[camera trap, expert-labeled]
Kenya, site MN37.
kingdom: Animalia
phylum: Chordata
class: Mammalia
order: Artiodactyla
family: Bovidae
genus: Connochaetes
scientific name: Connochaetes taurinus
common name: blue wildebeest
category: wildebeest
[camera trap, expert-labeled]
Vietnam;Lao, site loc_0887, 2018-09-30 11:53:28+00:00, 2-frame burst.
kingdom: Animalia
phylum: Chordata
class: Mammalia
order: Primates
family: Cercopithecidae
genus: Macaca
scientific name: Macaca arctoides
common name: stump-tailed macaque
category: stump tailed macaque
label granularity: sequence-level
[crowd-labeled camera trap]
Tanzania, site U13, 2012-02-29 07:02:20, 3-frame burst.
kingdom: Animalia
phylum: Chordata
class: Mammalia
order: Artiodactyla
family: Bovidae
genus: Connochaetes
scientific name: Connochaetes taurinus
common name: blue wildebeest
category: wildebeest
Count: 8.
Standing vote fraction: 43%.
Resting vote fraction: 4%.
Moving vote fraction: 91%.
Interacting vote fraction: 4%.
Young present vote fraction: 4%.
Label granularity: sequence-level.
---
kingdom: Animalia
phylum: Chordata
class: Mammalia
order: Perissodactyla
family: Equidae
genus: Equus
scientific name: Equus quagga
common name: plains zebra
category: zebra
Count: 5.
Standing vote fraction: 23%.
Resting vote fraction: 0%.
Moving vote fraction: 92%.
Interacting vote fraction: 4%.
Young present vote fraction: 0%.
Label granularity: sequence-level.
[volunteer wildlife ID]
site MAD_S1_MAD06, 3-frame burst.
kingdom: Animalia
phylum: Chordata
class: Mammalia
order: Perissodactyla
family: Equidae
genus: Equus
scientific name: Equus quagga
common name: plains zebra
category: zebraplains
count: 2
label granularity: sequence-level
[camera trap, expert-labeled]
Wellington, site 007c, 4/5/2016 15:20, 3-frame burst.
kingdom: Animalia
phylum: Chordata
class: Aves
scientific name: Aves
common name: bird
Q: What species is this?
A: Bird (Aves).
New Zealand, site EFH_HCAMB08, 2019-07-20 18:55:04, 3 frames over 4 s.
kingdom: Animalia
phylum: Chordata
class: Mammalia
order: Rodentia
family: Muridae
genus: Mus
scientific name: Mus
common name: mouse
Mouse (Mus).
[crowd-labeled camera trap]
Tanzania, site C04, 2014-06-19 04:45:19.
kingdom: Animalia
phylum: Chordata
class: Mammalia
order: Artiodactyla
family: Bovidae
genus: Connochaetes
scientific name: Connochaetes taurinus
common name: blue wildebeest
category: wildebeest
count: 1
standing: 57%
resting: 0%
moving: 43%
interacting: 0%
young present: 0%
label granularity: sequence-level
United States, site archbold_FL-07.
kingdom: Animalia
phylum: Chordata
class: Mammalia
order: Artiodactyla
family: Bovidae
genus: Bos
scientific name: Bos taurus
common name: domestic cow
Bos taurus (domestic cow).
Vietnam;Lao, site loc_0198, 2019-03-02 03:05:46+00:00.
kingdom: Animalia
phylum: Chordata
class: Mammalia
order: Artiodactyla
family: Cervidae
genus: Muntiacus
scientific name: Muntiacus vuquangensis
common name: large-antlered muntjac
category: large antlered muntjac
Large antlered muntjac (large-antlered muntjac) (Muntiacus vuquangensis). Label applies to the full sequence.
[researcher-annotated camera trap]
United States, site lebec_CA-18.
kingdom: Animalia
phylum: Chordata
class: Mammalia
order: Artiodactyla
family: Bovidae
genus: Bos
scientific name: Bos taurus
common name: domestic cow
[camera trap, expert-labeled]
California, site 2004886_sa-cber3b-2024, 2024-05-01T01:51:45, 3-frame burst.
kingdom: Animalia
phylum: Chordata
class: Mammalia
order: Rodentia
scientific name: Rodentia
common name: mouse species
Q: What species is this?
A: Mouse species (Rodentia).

================

What you will do:
Say every entry again, exactly as it reads.

Solution for this exercise:
[camera trap, expert-labeled]
Kenya, site MN37.
kingdom: Animalia
phylum: Chordata
class: Mammalia
order: Artiodactyla
family: Bovidae
genus: Connochaetes
scientific name: Connochaetes taurinus
common name: blue wildebeest
category: wildebeest
[camera trap, expert-labeled]
Vietnam;Lao, site loc_0887, 2018-09-30 11:53:28+00:00, 2-frame burst.
kingdom: Animalia
phylum: Chordata
class: Mammalia
order: Primates
family: Cercopithecidae
genus: Macaca
scientific name: Macaca arctoides
common name: stump-tailed macaque
category: stump tailed macaque
label granularity: sequence-level
[crowd-labeled camera trap]
Tanzania, site U13, 2012-02-29 07:02:20, 3-frame burst.
kingdom: Animalia
phylum: Chordata
class: Mammalia
order: Artiodactyla
family: Bovidae
genus: Connochaetes
scientific name: Connochaetes taurinus
common name: blue wildebeest
category: wildebeest
Count: 8.
Standing vote fraction: 43%.
Resting vote fraction: 4%.
Moving vote fraction: 91%.
Interacting vote fraction: 4%.
Young present vote fraction: 4%.
Label granularity: sequence-level.
---
kingdom: Animalia
phylum: Chordata
class: Mammalia
order: Perissodactyla
family: Equidae
genus: Equus
scientific name: Equus quagga
common name: plains zebra
category: zebra
Count: 5.
Standing vote fraction: 23%.
Resting vote fraction: 0%.
Moving vote fraction: 92%.
Interacting vote fraction: 4%.
Young present vote fraction: 0%.
Label granularity: sequence-level.
[volunteer wildlife ID]
site MAD_S1_MAD06, 3-frame burst.
kingdom: Animalia
phylum: Chordata
class: Mammalia
order: Perissodactyla
family: Equidae
genus: Equus
scientific name: Equus quagga
common name: plains zebra
category: zebraplains
count: 2
label granularity: sequence-level
[camera trap, expert-labeled]
Wellington, site 007c, 4/5/2016 15:20, 3-frame burst.
kingdom: Animalia
phylum: Chordata
class: Aves
scientific name: Aves
common name: bird
Q: What species is this?
A: Bird (Aves).
New Zealand, site EFH_HCAMB08, 2019-07-20 18:55:04, 3 frames over 4 s.
kingdom: Animalia
phylum: Chordata
class: Mammalia
order: Rodentia
family: Muridae
genus: Mus
scientific name: Mus
common name: mouse
Mouse (Mus).
[crowd-labeled camera trap]
Tanzania, site C04, 2014-06-19 04:45:19.
kingdom: Animalia
phylum: Chordata
class: Mammalia
order: Artiodactyla
family: Bovidae
genus: Connochaetes
scientific name: Connochaetes taurinus
common name: blue wildebeest
category: wildebeest
count: 1
standing: 57%
resting: 0%
moving: 43%
interacting: 0%
young present: 0%
label granularity: sequence-level
United States, site archbold_FL-07.
kingdom: Animalia
phylum: Chordata
class: Mammalia
order: Artiodactyla
family: Bovidae
genus: Bos
scientific name: Bos taurus
common name: domestic cow
Bos taurus (domestic cow).
Vietnam;Lao, site loc_0198, 2019-03-02 03:05:46+00:00.
kingdom: Animalia
phylum: Chordata
class: Mammalia
order: Artiodactyla
family: Cervidae
genus: Muntiacus
scientific name: Muntiacus vuquangensis
common name: large-antlered muntjac
category: large antlered muntjac
Large antlered muntjac (large-antlered muntjac) (Muntiacus vuquangensis). Label applies to the full sequence.
[researcher-annotated camera trap]
United States, site lebec_CA-18.
kingdom: Animalia
phylum: Chordata
class: Mammalia
order: Artiodactyla
family: Bovidae
genus: Bos
scientific name: Bos taurus
common name: domestic cow
[camera trap, expert-labeled]
California, site 2004886_sa-cber3b-2024, 2024-05-01T01:51:45, 3-frame burst.
kingdom: Animalia
phylum: Chordata
class: Mammalia
order: Rodentia
scientific name: Rodentia
common name: mouse species
Q: What species is this?
A: Mouse species (Rodentia).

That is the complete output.